KGMM: A K-means Clustering Approach to Gaussian Mixture Modeling for Score Function Estimation
Ludovico T. Giorgini, Tobias Bischoff, Andre N. Souza
TL;DR
This work tackles the challenge of estimating the score function, the gradient of the log steady-state density, in complex dynamical systems. It introduces KGMM, a two-stage approach that first uses bisecting K-means clustering with Gaussian Mixture Models to obtain cluster-wise, noise-averaged score targets, and then trains a neural network to interpolate the score across state space. KGMM demonstrates accurate recovery of invariant measures and long-time statistics for potential, chaotic Lorenz-type, and KS systems, while offering substantial computational savings over conventional Denoising Score Matching.
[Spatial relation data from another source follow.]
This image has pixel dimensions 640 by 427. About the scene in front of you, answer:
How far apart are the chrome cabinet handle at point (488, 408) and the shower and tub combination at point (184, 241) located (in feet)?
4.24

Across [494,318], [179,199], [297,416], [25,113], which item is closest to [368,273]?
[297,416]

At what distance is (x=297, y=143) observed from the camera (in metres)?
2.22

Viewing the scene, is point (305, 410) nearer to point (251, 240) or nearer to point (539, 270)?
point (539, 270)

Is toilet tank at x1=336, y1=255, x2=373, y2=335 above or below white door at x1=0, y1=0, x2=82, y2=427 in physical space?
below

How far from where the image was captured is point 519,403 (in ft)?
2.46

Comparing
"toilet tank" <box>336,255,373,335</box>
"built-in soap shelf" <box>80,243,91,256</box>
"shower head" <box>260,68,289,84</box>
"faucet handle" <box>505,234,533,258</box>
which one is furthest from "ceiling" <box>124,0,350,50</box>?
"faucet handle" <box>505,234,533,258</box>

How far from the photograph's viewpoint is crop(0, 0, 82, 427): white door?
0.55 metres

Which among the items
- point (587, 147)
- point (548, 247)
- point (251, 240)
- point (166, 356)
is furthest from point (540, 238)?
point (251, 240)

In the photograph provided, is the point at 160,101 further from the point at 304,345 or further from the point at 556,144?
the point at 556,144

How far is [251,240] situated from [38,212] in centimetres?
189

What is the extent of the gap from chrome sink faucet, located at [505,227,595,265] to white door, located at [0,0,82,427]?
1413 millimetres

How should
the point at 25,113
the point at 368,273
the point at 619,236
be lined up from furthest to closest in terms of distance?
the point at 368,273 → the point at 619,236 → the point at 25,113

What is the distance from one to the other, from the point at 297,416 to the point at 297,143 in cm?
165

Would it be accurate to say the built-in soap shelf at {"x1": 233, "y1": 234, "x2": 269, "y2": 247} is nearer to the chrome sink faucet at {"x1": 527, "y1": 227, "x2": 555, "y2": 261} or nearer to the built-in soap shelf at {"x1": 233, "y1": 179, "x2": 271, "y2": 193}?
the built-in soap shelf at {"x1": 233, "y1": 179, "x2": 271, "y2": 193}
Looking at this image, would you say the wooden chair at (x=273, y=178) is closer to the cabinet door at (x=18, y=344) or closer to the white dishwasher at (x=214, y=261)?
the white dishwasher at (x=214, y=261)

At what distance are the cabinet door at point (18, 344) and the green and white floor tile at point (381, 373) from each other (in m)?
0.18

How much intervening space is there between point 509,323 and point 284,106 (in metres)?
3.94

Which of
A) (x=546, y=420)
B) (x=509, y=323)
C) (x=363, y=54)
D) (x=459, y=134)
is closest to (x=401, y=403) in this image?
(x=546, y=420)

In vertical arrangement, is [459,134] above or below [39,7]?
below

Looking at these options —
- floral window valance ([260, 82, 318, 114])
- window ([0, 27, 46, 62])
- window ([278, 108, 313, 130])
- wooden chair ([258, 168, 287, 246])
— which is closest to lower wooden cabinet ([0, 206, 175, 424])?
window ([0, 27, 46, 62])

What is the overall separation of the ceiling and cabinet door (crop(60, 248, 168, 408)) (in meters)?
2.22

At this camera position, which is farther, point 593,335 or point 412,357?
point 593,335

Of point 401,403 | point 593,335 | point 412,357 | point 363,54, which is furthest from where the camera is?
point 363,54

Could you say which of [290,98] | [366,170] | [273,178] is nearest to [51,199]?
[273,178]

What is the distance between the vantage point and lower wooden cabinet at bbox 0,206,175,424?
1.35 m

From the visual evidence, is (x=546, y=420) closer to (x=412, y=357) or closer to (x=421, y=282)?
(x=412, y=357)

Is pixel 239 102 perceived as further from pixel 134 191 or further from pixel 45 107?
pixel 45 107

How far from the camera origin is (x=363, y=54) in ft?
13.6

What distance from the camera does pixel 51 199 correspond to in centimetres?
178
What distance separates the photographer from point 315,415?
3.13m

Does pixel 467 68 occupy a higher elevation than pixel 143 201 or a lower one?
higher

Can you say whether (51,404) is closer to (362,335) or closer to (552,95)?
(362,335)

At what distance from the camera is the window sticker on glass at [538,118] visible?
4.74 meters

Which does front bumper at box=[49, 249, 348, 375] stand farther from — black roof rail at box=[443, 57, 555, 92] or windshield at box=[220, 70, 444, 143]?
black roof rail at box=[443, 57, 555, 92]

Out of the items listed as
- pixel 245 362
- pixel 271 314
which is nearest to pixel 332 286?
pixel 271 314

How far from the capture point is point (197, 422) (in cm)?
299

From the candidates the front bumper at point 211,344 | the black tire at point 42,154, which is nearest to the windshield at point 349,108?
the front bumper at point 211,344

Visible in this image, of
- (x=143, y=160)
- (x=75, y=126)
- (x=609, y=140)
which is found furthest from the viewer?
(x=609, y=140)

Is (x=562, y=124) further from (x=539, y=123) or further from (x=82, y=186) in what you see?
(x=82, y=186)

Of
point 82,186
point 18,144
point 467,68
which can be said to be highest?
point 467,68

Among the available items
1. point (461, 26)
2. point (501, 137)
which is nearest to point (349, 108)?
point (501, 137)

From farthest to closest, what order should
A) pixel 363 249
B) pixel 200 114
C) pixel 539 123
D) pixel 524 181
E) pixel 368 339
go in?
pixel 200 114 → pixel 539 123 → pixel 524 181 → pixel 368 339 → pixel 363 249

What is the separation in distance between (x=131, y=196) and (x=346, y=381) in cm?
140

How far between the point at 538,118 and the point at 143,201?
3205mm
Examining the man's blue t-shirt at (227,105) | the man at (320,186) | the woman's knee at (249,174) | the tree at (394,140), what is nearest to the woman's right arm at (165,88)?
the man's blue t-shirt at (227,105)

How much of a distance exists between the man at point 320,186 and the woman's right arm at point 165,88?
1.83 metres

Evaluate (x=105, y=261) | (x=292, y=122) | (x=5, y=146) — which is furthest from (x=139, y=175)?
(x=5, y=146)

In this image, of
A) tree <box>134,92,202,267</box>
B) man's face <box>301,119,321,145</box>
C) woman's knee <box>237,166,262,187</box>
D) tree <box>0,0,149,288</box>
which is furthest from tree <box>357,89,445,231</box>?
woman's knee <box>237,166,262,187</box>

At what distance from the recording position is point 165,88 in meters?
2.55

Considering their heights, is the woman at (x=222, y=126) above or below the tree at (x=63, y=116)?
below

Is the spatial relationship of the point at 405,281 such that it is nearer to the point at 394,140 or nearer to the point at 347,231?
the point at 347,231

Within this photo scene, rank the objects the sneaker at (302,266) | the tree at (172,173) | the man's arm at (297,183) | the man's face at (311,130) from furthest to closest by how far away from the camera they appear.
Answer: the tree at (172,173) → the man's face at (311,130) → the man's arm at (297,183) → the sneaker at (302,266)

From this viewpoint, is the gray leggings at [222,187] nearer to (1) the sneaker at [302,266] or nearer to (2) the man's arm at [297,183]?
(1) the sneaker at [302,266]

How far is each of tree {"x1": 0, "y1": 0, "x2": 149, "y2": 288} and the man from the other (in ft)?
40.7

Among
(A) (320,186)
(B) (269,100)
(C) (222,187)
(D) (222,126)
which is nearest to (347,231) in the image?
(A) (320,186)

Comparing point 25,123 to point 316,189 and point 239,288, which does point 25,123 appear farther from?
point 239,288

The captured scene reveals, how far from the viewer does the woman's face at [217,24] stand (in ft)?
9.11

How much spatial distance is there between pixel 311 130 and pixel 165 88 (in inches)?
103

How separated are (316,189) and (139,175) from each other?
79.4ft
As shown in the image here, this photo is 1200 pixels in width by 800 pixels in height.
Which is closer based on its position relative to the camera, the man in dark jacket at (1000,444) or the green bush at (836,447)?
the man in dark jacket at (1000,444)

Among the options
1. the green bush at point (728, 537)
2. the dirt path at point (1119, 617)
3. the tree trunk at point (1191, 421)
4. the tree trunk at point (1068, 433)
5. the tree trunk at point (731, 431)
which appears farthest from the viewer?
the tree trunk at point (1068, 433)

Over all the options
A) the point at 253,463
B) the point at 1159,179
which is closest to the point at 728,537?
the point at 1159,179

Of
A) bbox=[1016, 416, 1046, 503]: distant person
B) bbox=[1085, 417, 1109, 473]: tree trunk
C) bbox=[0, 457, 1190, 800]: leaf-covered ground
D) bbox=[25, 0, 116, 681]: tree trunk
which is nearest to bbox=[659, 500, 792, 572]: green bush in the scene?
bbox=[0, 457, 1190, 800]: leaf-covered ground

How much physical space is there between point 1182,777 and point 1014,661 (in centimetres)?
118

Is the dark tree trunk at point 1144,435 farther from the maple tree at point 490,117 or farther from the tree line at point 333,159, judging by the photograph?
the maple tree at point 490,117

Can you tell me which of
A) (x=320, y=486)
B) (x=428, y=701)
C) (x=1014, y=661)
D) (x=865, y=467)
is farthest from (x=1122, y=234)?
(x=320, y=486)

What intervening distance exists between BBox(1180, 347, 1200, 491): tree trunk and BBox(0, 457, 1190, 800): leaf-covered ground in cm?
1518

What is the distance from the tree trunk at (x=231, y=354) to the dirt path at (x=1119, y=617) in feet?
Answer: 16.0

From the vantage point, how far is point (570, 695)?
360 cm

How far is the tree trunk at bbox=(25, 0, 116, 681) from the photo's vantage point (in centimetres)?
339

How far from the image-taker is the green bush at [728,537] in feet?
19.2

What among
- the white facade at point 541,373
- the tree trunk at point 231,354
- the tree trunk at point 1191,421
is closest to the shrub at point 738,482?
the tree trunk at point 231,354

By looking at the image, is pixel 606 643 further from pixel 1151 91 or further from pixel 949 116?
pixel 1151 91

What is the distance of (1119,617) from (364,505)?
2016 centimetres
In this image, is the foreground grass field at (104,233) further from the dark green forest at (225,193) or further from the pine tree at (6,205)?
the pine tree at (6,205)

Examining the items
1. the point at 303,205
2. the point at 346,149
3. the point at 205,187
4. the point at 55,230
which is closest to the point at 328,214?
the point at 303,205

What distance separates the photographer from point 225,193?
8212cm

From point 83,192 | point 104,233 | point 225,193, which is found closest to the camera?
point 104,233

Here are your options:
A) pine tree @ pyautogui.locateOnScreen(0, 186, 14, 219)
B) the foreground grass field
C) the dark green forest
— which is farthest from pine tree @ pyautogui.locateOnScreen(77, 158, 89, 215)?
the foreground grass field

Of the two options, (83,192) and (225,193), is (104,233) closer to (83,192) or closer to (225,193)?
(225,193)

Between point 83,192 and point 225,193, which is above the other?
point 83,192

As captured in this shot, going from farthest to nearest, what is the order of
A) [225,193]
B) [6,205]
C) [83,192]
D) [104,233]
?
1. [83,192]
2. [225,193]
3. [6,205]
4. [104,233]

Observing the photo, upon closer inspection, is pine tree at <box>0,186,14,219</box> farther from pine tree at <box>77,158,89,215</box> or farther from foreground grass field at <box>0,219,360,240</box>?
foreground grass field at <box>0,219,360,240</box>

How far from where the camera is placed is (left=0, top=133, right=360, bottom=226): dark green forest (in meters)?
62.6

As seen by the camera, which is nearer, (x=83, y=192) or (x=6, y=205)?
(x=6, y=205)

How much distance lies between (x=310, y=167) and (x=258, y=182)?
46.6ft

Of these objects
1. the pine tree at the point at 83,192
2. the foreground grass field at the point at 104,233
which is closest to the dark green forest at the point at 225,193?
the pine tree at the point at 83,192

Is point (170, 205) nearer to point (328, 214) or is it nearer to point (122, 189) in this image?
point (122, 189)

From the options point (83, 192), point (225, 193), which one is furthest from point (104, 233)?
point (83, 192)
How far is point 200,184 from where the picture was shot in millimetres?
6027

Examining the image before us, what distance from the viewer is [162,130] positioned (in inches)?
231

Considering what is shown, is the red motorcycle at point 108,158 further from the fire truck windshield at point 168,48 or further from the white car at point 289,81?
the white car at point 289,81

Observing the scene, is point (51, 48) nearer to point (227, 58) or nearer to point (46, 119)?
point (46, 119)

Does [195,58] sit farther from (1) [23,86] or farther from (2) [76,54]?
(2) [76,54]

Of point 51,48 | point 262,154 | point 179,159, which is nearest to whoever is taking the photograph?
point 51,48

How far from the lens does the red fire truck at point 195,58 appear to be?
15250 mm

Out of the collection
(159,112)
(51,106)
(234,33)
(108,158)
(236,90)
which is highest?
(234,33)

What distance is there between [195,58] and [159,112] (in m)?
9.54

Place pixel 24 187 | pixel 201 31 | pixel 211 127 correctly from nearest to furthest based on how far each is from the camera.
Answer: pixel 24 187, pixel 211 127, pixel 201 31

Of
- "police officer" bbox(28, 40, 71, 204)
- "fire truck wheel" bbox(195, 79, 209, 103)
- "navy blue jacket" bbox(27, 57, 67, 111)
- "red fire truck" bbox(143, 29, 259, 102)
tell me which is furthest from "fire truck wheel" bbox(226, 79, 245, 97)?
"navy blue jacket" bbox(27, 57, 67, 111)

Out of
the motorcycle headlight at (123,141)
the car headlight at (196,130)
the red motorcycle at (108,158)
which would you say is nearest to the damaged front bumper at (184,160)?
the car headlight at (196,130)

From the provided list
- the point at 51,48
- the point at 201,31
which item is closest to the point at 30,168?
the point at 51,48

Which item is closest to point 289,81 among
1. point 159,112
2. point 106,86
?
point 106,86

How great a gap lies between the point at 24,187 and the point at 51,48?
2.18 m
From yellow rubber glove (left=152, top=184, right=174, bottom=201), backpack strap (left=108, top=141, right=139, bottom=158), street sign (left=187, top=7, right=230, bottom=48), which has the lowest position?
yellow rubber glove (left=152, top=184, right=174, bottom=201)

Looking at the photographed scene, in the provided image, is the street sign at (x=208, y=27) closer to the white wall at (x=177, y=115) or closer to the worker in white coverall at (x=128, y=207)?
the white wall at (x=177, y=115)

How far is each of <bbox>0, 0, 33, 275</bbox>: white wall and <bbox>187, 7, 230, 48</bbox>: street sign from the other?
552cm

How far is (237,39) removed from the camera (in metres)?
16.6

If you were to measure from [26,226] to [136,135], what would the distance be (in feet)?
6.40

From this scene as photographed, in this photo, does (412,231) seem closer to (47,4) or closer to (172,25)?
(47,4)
The method shows particular strength in moderate dimensions and large datasets, with clear guidelines on hyperparameter choice and limitations due to dimensionality and finite-$\sigma$ bias. Overall, KGMM advances data-driven, reduced-order stochastic modelling by providing a robust, efficient framework for score-function estimation in complex dynamical systems.
Abstract
We propose a hybrid method for accurately estimating the score function, i.e., the gradient of the log steady-state density, using a Gaussian Mixture Model (GMM) in conjunction with a bisecting K-means clustering step. Our approach, which we call KGMM, offers a systematic way to combine statistical density estimation with a neural-network-based interpolation of the score, leveraging the strengths of both. We demonstrate its ability to accurately reconstruct the long-time statistical properties of several paradigmatic systems, including potential systems, chaotic Lorenz-type models, and the Kuramoto-Sivashinsky equation. Numerical experiments show that KGMM yields robust estimates of the score function, even for small values of the covariance amplitude in the GMM, where standard GMM methods tend to fail because of noise amplification. We compare the performance of KGMM against the conventional Denoising Score Matching (DSM) approach, demonstrating that KGMM achieves more faithful reconstruction of the steady-state distribution for low-dimensional systems at a fraction of the computational cost. These accurate estimates allow us to build effective stochastic reduced-order models that reproduce the invariant measures of the target dynamics.